# [TASK DETAILS]
Keep the pictures out of the copy and repeat the records exactly.

#### DATA EXCERPTS ####

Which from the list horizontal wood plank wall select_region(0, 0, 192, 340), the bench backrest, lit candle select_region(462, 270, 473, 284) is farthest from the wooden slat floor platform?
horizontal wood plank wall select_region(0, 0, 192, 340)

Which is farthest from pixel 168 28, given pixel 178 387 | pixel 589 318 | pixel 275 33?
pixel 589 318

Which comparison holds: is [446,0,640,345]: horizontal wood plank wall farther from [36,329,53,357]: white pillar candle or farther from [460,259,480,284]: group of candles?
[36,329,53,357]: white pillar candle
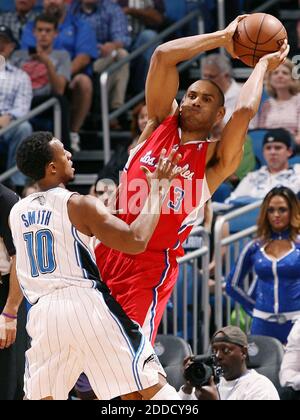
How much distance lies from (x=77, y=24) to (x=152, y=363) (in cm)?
685

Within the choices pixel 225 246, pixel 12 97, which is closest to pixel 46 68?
pixel 12 97

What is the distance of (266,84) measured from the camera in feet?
36.4

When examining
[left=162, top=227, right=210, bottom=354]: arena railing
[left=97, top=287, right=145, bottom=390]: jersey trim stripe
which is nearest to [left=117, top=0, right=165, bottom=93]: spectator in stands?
[left=162, top=227, right=210, bottom=354]: arena railing

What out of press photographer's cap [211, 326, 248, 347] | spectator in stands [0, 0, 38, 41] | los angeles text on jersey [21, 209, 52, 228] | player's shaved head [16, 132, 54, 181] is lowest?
press photographer's cap [211, 326, 248, 347]

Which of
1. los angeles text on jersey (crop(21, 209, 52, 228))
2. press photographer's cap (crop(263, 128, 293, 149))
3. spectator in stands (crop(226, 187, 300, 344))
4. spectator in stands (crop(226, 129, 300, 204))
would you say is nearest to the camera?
los angeles text on jersey (crop(21, 209, 52, 228))

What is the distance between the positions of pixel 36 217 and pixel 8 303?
3.09 feet

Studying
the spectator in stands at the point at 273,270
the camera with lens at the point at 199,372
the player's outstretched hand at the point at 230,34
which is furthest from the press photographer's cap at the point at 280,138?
the player's outstretched hand at the point at 230,34

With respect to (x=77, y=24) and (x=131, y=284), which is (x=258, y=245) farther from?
(x=77, y=24)

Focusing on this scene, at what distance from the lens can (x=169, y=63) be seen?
22.1 ft

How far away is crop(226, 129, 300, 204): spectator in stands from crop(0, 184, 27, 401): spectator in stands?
3577 mm

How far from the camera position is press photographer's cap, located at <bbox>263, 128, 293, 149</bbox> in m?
10.4

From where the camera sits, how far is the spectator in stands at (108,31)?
1229cm

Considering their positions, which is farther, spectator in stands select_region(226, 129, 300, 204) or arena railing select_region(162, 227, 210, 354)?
spectator in stands select_region(226, 129, 300, 204)

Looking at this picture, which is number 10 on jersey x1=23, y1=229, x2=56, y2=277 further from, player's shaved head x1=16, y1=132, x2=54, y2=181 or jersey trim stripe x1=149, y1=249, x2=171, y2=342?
jersey trim stripe x1=149, y1=249, x2=171, y2=342
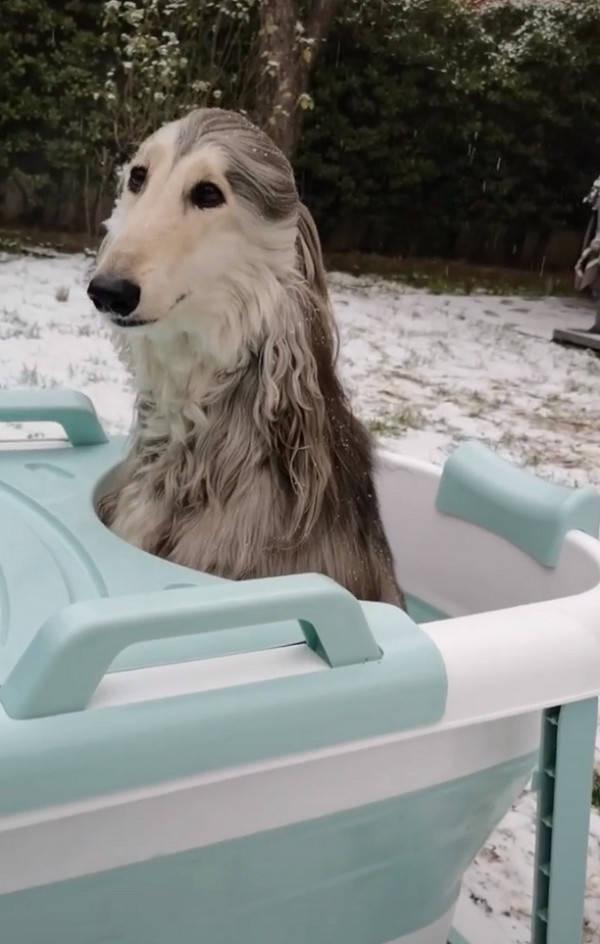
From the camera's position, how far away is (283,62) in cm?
493

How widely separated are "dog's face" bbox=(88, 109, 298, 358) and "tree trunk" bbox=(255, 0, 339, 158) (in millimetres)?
3951

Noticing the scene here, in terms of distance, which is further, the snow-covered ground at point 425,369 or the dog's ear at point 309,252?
the snow-covered ground at point 425,369

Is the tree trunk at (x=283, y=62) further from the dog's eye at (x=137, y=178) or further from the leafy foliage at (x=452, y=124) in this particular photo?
the dog's eye at (x=137, y=178)

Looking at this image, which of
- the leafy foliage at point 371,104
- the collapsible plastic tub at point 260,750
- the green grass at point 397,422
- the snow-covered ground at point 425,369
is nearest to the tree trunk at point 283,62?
the leafy foliage at point 371,104

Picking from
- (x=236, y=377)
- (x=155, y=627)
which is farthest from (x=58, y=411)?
(x=155, y=627)

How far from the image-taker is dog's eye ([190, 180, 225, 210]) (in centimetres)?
97

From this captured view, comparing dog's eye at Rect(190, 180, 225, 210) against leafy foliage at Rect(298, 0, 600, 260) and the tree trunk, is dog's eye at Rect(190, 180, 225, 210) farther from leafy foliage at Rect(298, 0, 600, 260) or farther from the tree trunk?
leafy foliage at Rect(298, 0, 600, 260)

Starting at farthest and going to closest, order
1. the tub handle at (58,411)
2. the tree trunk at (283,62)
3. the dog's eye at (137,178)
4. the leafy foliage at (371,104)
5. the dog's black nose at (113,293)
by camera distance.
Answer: the leafy foliage at (371,104) → the tree trunk at (283,62) → the tub handle at (58,411) → the dog's eye at (137,178) → the dog's black nose at (113,293)

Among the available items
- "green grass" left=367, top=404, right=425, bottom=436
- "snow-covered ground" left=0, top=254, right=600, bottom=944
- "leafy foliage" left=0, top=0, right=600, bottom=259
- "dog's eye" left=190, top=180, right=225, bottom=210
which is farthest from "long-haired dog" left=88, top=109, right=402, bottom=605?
"leafy foliage" left=0, top=0, right=600, bottom=259

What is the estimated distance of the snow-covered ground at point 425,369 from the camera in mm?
2791

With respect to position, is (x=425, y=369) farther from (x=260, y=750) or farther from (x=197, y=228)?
(x=260, y=750)

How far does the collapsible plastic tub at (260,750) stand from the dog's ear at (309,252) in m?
0.34

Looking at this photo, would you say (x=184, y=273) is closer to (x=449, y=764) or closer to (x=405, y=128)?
(x=449, y=764)

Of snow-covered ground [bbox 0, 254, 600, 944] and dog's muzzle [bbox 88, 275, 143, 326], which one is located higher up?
dog's muzzle [bbox 88, 275, 143, 326]
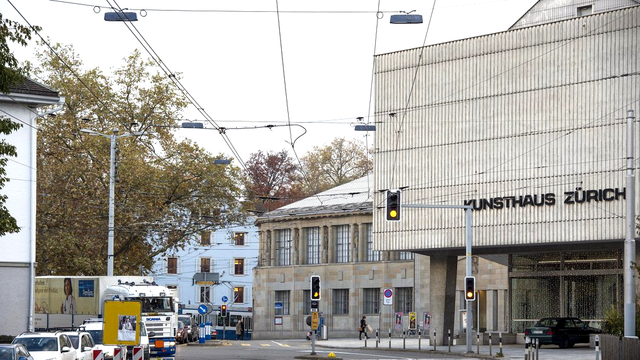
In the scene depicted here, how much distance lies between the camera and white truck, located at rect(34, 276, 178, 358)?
4059cm

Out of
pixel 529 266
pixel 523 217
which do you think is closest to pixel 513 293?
pixel 529 266

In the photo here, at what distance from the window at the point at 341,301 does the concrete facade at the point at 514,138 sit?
933 inches

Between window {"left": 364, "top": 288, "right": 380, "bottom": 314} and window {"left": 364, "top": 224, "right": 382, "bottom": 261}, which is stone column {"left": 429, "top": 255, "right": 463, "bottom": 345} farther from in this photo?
window {"left": 364, "top": 224, "right": 382, "bottom": 261}

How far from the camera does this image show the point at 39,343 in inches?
1146

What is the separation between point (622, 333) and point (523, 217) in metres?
13.7

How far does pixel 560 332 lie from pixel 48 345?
26576mm

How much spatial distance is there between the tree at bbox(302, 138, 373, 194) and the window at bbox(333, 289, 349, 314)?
14738mm

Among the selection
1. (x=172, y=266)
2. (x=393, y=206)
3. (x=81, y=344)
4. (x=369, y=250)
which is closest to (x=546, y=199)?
(x=393, y=206)

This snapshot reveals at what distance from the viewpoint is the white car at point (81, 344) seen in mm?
31100

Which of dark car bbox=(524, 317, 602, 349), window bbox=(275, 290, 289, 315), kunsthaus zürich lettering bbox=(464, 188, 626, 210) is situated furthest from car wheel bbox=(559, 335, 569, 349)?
window bbox=(275, 290, 289, 315)

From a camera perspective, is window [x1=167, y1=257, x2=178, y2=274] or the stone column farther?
window [x1=167, y1=257, x2=178, y2=274]

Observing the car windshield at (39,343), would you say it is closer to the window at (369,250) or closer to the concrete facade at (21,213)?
the concrete facade at (21,213)

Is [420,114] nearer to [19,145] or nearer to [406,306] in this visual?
[19,145]

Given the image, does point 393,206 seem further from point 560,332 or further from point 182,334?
point 182,334
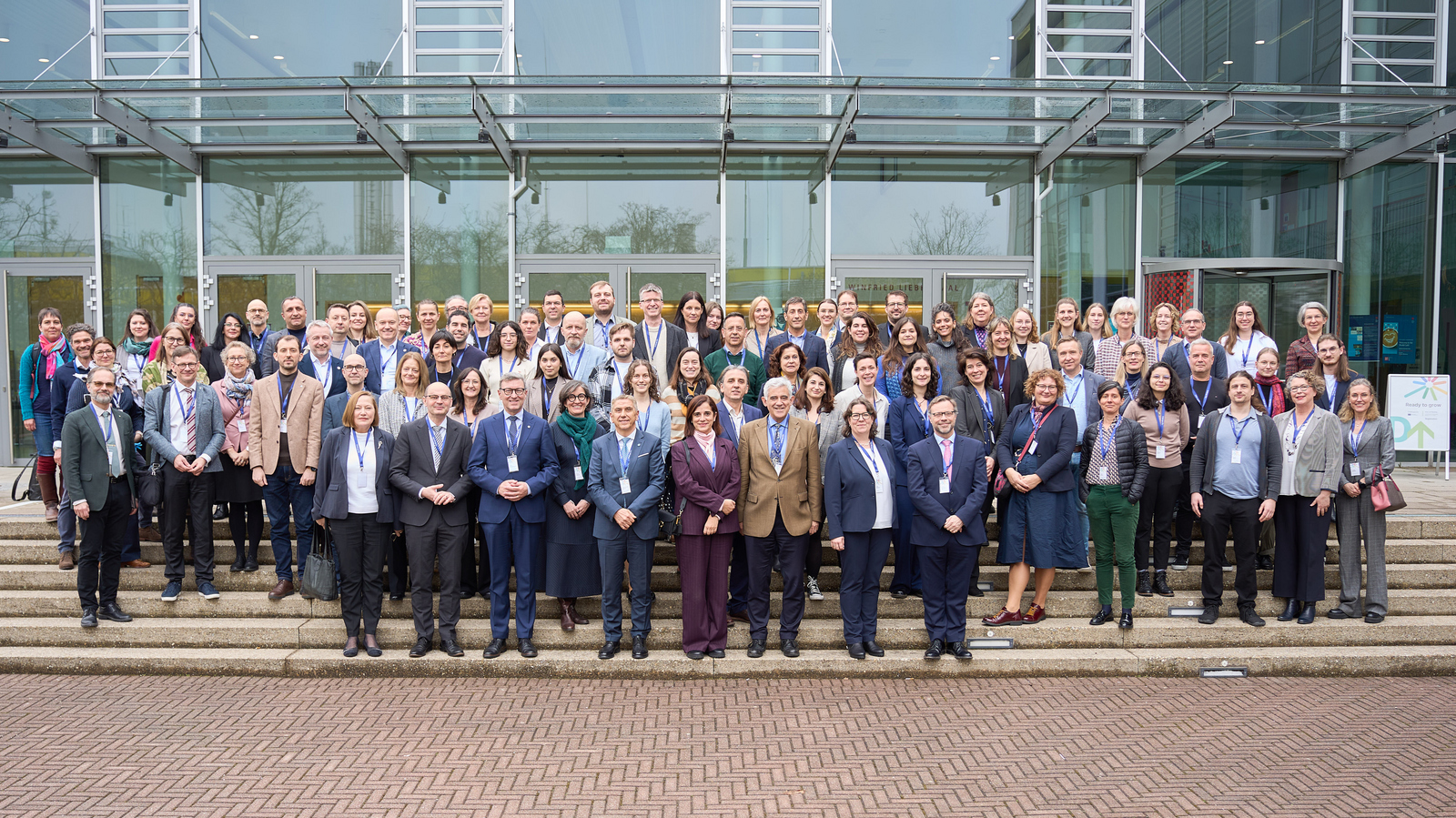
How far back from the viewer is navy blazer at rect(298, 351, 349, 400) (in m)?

####

# [FINAL RESULT]
Which from the list horizontal wood plank wall select_region(0, 0, 192, 340), the bench backrest, lit candle select_region(462, 270, 473, 284) is farthest from the wooden slat floor platform?
horizontal wood plank wall select_region(0, 0, 192, 340)

Which is farthest from pixel 168 28, given pixel 178 387 | pixel 589 318 | pixel 275 33?
pixel 589 318

Which comparison holds: is [446,0,640,345]: horizontal wood plank wall farther from [36,329,53,357]: white pillar candle or farther from [460,259,480,284]: group of candles?
[36,329,53,357]: white pillar candle
How much distance lies from (x=77, y=24) to (x=152, y=363) (in cm)?
685

Within the choices pixel 225 246, pixel 12 97, which is closest to pixel 46 68?
pixel 12 97

What is the distance of (266,84) measured from the camera in feet?
36.4

When examining
[left=162, top=227, right=210, bottom=354]: arena railing
[left=97, top=287, right=145, bottom=390]: jersey trim stripe
which is nearest to [left=117, top=0, right=165, bottom=93]: spectator in stands?
[left=162, top=227, right=210, bottom=354]: arena railing

What out of press photographer's cap [211, 326, 248, 347] | spectator in stands [0, 0, 38, 41] | los angeles text on jersey [21, 209, 52, 228] | player's shaved head [16, 132, 54, 181] is lowest?
press photographer's cap [211, 326, 248, 347]

Which of
1. los angeles text on jersey (crop(21, 209, 52, 228))
2. press photographer's cap (crop(263, 128, 293, 149))
3. spectator in stands (crop(226, 187, 300, 344))
4. spectator in stands (crop(226, 129, 300, 204))
would you say is nearest to the camera?
los angeles text on jersey (crop(21, 209, 52, 228))

What is the distance between the positions of pixel 36 217 and pixel 8 303?
3.09 feet

Studying
the spectator in stands at the point at 273,270
the camera with lens at the point at 199,372
the player's outstretched hand at the point at 230,34
which is furthest from the press photographer's cap at the point at 280,138?
the player's outstretched hand at the point at 230,34

With respect to (x=77, y=24) and (x=131, y=284), which is (x=258, y=245) farther from?
(x=77, y=24)

Focusing on this scene, at what distance from the lens can (x=169, y=63) be seen?
22.1 ft

How far away is crop(226, 129, 300, 204): spectator in stands from crop(0, 184, 27, 401): spectator in stands?
3577 mm

How far from the camera position is press photographer's cap, located at <bbox>263, 128, 293, 149</bbox> in m?
10.4

From where the camera sits, how far is the spectator in stands at (108,31)?
1229cm

Considering their positions, which is farther, spectator in stands select_region(226, 129, 300, 204) or arena railing select_region(162, 227, 210, 354)?
spectator in stands select_region(226, 129, 300, 204)

Looking at this picture, which is number 10 on jersey x1=23, y1=229, x2=56, y2=277 further from, player's shaved head x1=16, y1=132, x2=54, y2=181 or jersey trim stripe x1=149, y1=249, x2=171, y2=342?
jersey trim stripe x1=149, y1=249, x2=171, y2=342
From the camera's position, how far away is (283,62) in cm?
493

How widely separated are "dog's face" bbox=(88, 109, 298, 358) and "tree trunk" bbox=(255, 0, 339, 158) (in millimetres)?
3951

Noticing the scene here, in terms of distance, which is further, the snow-covered ground at point 425,369 or the dog's ear at point 309,252?
the snow-covered ground at point 425,369

Is the tree trunk at (x=283, y=62) further from the dog's eye at (x=137, y=178) or further from the leafy foliage at (x=452, y=124) in this particular photo?
the dog's eye at (x=137, y=178)

Looking at this image, which of
- the leafy foliage at point 371,104
- the collapsible plastic tub at point 260,750
- the green grass at point 397,422
- the snow-covered ground at point 425,369
is nearest to the tree trunk at point 283,62?
the leafy foliage at point 371,104

Picking from
- (x=236, y=377)
- (x=155, y=627)
which is farthest from (x=58, y=411)?
(x=155, y=627)

How far from the image-taker is dog's eye ([190, 180, 225, 210]) (in centimetres)?
97

From this captured view, comparing dog's eye at Rect(190, 180, 225, 210) against leafy foliage at Rect(298, 0, 600, 260) and the tree trunk, is dog's eye at Rect(190, 180, 225, 210) farther from leafy foliage at Rect(298, 0, 600, 260) or farther from the tree trunk?
leafy foliage at Rect(298, 0, 600, 260)

Starting at farthest and going to closest, order
1. the tub handle at (58,411)
2. the tree trunk at (283,62)
3. the dog's eye at (137,178)
4. the leafy foliage at (371,104)
5. the dog's black nose at (113,293)
by camera distance.
Answer: the leafy foliage at (371,104) → the tree trunk at (283,62) → the tub handle at (58,411) → the dog's eye at (137,178) → the dog's black nose at (113,293)

Among the available items
- "green grass" left=367, top=404, right=425, bottom=436
- "snow-covered ground" left=0, top=254, right=600, bottom=944
- "leafy foliage" left=0, top=0, right=600, bottom=259
- "dog's eye" left=190, top=180, right=225, bottom=210
which is farthest from "long-haired dog" left=88, top=109, right=402, bottom=605?
"leafy foliage" left=0, top=0, right=600, bottom=259

What is the estimated distance of the snow-covered ground at point 425,369 from the camera in mm?
2791

With respect to position, is (x=425, y=369) farther from (x=260, y=750) or farther from (x=197, y=228)?
(x=260, y=750)

How far does the collapsible plastic tub at (260,750) stand from the dog's ear at (309,252) in m?
0.34

Looking at this photo, would you say (x=184, y=273) is closer to (x=449, y=764) or closer to (x=405, y=128)?
(x=449, y=764)

Of snow-covered ground [bbox 0, 254, 600, 944] and dog's muzzle [bbox 88, 275, 143, 326], which one is located higher up?
dog's muzzle [bbox 88, 275, 143, 326]
In the scene depicted here, how much distance lies between the camera and white truck, located at rect(34, 276, 178, 358)?
4059cm

Out of
pixel 529 266
pixel 523 217
which do you think is closest to pixel 513 293?
pixel 529 266

In the photo here, at what distance from the window at the point at 341,301 does the concrete facade at the point at 514,138 sit?
933 inches

Between window {"left": 364, "top": 288, "right": 380, "bottom": 314} and window {"left": 364, "top": 224, "right": 382, "bottom": 261}, which is stone column {"left": 429, "top": 255, "right": 463, "bottom": 345} farther from in this photo?
window {"left": 364, "top": 224, "right": 382, "bottom": 261}

How far from the camera does this image show the point at 39,343 in inches?
1146

What is the separation between point (622, 333) and point (523, 217) in metres?
13.7

How far does pixel 560 332 lie from pixel 48 345?
26576mm

How much spatial distance is there between the tree at bbox(302, 138, 373, 194) and the window at bbox(333, 289, 349, 314)?
14738mm

Among the selection
1. (x=172, y=266)
2. (x=393, y=206)
3. (x=81, y=344)
4. (x=369, y=250)
which is closest to (x=546, y=199)?
(x=393, y=206)

This snapshot reveals at what distance from the viewpoint is the white car at point (81, 344) seen in mm?
31100

Which of dark car bbox=(524, 317, 602, 349), window bbox=(275, 290, 289, 315), kunsthaus zürich lettering bbox=(464, 188, 626, 210) is situated furthest from car wheel bbox=(559, 335, 569, 349)?
window bbox=(275, 290, 289, 315)

From a camera perspective, is window [x1=167, y1=257, x2=178, y2=274] or the stone column farther?
window [x1=167, y1=257, x2=178, y2=274]

Observing the car windshield at (39,343), would you say it is closer to the window at (369,250) or closer to the concrete facade at (21,213)?
the concrete facade at (21,213)

Is [420,114] nearer to [19,145] or nearer to [406,306] in this visual?
[19,145]

Given the image, does point 393,206 seem further from point 560,332 or further from point 182,334?
point 182,334
How far back from the viewer is navy blazer at rect(298, 351, 349, 400) (in m)?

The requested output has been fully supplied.